▸ **TASK REQUIREMENTS**
Could you retype every one of the items below word for word, leaving the pictures out of your answer?

▸ **Records of scene-based questions**
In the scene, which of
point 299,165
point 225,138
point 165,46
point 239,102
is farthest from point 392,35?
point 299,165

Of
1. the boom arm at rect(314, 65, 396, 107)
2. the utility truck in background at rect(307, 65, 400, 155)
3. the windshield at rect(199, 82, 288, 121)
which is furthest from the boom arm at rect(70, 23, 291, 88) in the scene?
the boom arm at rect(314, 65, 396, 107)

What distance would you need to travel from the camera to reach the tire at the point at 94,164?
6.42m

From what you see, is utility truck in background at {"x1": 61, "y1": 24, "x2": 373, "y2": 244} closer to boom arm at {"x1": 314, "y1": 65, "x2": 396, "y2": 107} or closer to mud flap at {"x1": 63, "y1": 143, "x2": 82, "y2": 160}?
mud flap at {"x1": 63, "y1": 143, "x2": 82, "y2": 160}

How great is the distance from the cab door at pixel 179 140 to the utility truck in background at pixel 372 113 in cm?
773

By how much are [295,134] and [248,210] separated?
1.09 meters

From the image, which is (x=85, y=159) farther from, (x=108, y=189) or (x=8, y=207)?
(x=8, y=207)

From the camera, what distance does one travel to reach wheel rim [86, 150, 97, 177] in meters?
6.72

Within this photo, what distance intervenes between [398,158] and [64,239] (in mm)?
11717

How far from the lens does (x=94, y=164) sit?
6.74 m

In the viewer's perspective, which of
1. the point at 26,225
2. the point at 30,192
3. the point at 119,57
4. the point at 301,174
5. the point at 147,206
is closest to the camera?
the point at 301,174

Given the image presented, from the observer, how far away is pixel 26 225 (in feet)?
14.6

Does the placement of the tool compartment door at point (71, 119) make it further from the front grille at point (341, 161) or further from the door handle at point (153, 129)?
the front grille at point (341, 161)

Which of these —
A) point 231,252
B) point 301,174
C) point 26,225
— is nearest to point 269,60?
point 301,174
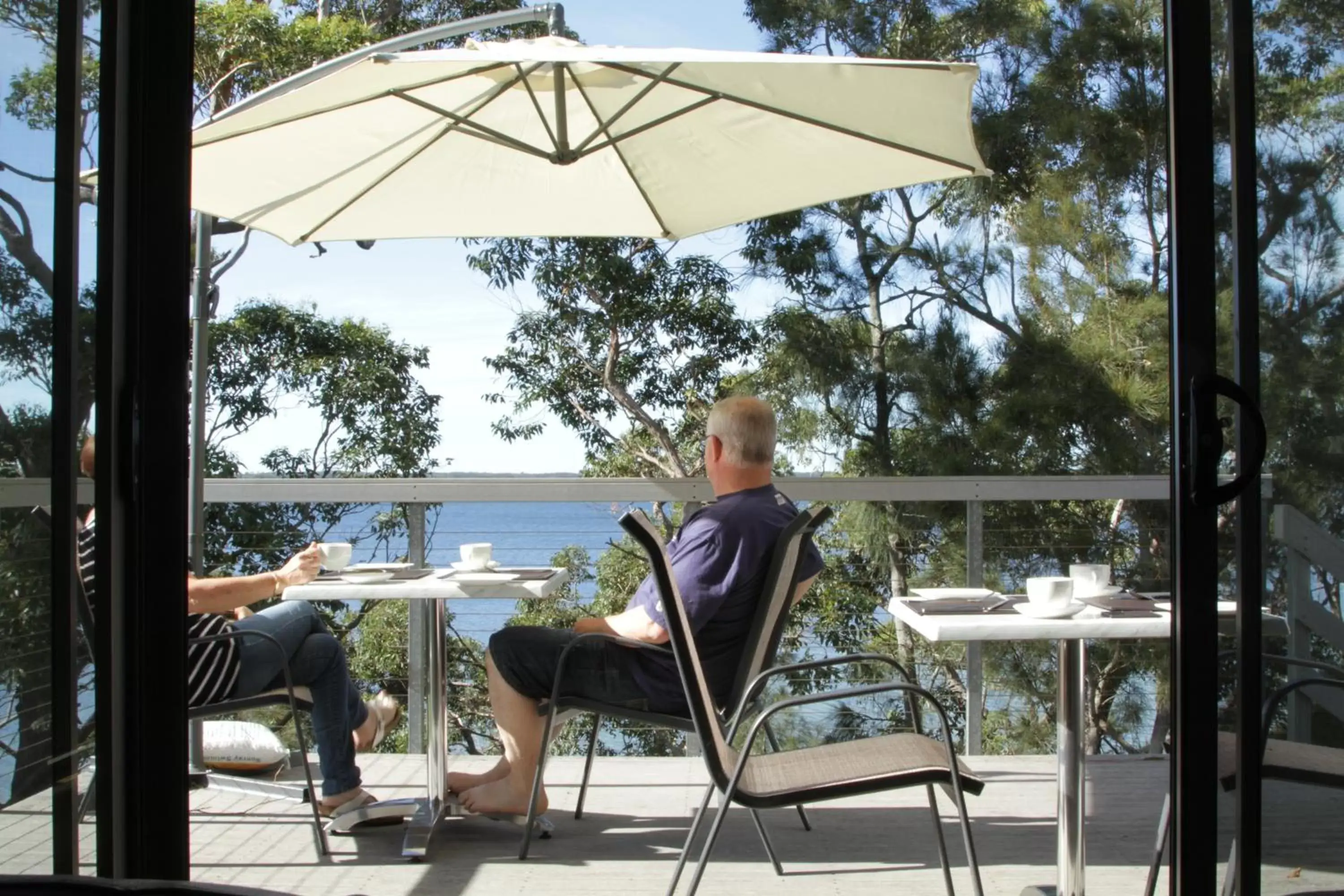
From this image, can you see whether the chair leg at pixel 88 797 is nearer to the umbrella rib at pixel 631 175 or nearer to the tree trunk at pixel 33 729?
the tree trunk at pixel 33 729

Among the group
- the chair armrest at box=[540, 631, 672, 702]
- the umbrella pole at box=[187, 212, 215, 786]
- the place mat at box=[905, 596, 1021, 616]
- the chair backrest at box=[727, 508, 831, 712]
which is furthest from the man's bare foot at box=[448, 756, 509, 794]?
the place mat at box=[905, 596, 1021, 616]

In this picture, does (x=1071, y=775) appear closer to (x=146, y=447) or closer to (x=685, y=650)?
(x=685, y=650)

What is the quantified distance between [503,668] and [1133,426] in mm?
6120

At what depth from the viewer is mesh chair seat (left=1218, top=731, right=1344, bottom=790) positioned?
1.72m

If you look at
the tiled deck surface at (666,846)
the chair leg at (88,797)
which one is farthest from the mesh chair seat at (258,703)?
the chair leg at (88,797)

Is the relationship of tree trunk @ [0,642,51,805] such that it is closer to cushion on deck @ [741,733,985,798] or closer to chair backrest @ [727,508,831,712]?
cushion on deck @ [741,733,985,798]

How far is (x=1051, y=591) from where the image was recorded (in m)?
2.69

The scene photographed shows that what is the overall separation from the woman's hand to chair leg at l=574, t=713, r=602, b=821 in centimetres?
82

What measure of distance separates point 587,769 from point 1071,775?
1347mm

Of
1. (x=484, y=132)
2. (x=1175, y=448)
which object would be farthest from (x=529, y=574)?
(x=1175, y=448)

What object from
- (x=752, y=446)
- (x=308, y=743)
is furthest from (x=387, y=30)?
(x=752, y=446)

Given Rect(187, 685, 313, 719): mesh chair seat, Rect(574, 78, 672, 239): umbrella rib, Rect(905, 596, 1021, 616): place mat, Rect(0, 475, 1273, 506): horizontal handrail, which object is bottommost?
Rect(187, 685, 313, 719): mesh chair seat

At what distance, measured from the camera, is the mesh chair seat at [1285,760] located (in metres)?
1.72

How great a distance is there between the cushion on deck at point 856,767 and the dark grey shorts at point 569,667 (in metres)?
0.48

▸ **RESULT OF THIS TASK**
In the scene, which of
point 299,165
point 225,138
point 165,46
point 239,102
is farthest from point 392,35?
point 299,165

Of
1. the boom arm at rect(314, 65, 396, 107)
2. the utility truck in background at rect(307, 65, 400, 155)
3. the windshield at rect(199, 82, 288, 121)
which is furthest from the boom arm at rect(70, 23, 291, 88) in the scene?
the boom arm at rect(314, 65, 396, 107)

What distance would you need to travel from the camera to reach the tire at the point at 94,164?
6.42m

From what you see, is utility truck in background at {"x1": 61, "y1": 24, "x2": 373, "y2": 244} closer to boom arm at {"x1": 314, "y1": 65, "x2": 396, "y2": 107} or closer to mud flap at {"x1": 63, "y1": 143, "x2": 82, "y2": 160}?
mud flap at {"x1": 63, "y1": 143, "x2": 82, "y2": 160}

How great is the distance from the cab door at pixel 179 140 to the utility truck in background at pixel 372 113 in cm?
773

By how much are [295,134] and [248,210] separated?
1.09 meters

From the image, which is (x=85, y=159) farther from, (x=108, y=189) or (x=8, y=207)?
(x=8, y=207)

From the camera, what distance does one travel to reach wheel rim [86, 150, 97, 177] in meters?
6.72

Within this photo, what distance intervenes between [398,158] and [64,239] (in mm)?
11717

How far from the lens does (x=94, y=164) sit?
6.74 m

In the viewer's perspective, which of
1. the point at 26,225
2. the point at 30,192
3. the point at 119,57
4. the point at 301,174
5. the point at 147,206
is closest to the camera?
the point at 301,174

Given the image presented, from the observer, how far away is pixel 26 225 (in feet)?
14.6

Does the placement of the tool compartment door at point (71, 119) make it further from the front grille at point (341, 161) or further from the door handle at point (153, 129)?
the front grille at point (341, 161)

Which of these —
A) point 231,252
B) point 301,174
C) point 26,225
— is nearest to point 269,60?
point 301,174
From this image, can you see whether the chair leg at pixel 88 797 is nearer to the umbrella rib at pixel 631 175 or nearer to the tree trunk at pixel 33 729?
the tree trunk at pixel 33 729

Among the group
- the chair armrest at box=[540, 631, 672, 702]
- the umbrella pole at box=[187, 212, 215, 786]
- the place mat at box=[905, 596, 1021, 616]
- the chair backrest at box=[727, 508, 831, 712]
which is furthest from the man's bare foot at box=[448, 756, 509, 794]?
the place mat at box=[905, 596, 1021, 616]

In this picture, does (x=1071, y=775) appear closer to (x=146, y=447) or closer to (x=685, y=650)?
(x=685, y=650)

What is the quantified distance between [503,668] and [1133,426] in mm?
6120

At what depth from the viewer is mesh chair seat (left=1218, top=731, right=1344, bottom=790) positioned?
1.72m

If you look at
the tiled deck surface at (666,846)
the chair leg at (88,797)
which one is farthest from the mesh chair seat at (258,703)?
the chair leg at (88,797)

Is the relationship of tree trunk @ [0,642,51,805] such that it is closer to cushion on deck @ [741,733,985,798] or closer to chair backrest @ [727,508,831,712]?
cushion on deck @ [741,733,985,798]

How far is (x=1051, y=591) from where the image was recorded (in m)?
2.69

The scene photographed shows that what is the overall separation from the woman's hand to chair leg at l=574, t=713, r=602, b=821 in centimetres?
82

What measure of distance separates point 587,769 from point 1071,775?
1347mm

Of
1. (x=484, y=132)
2. (x=1175, y=448)
which object would be farthest from (x=529, y=574)?
(x=1175, y=448)

What object from
- (x=752, y=446)
- (x=308, y=743)
is furthest from (x=387, y=30)?
(x=752, y=446)

Given Rect(187, 685, 313, 719): mesh chair seat, Rect(574, 78, 672, 239): umbrella rib, Rect(905, 596, 1021, 616): place mat, Rect(0, 475, 1273, 506): horizontal handrail, which object is bottommost?
Rect(187, 685, 313, 719): mesh chair seat

At what distance, measured from the camera, is the mesh chair seat at [1285,760] located (in metres)?
1.72

How great a distance is there between the cushion on deck at point 856,767 and the dark grey shorts at point 569,667 (in metres)?
0.48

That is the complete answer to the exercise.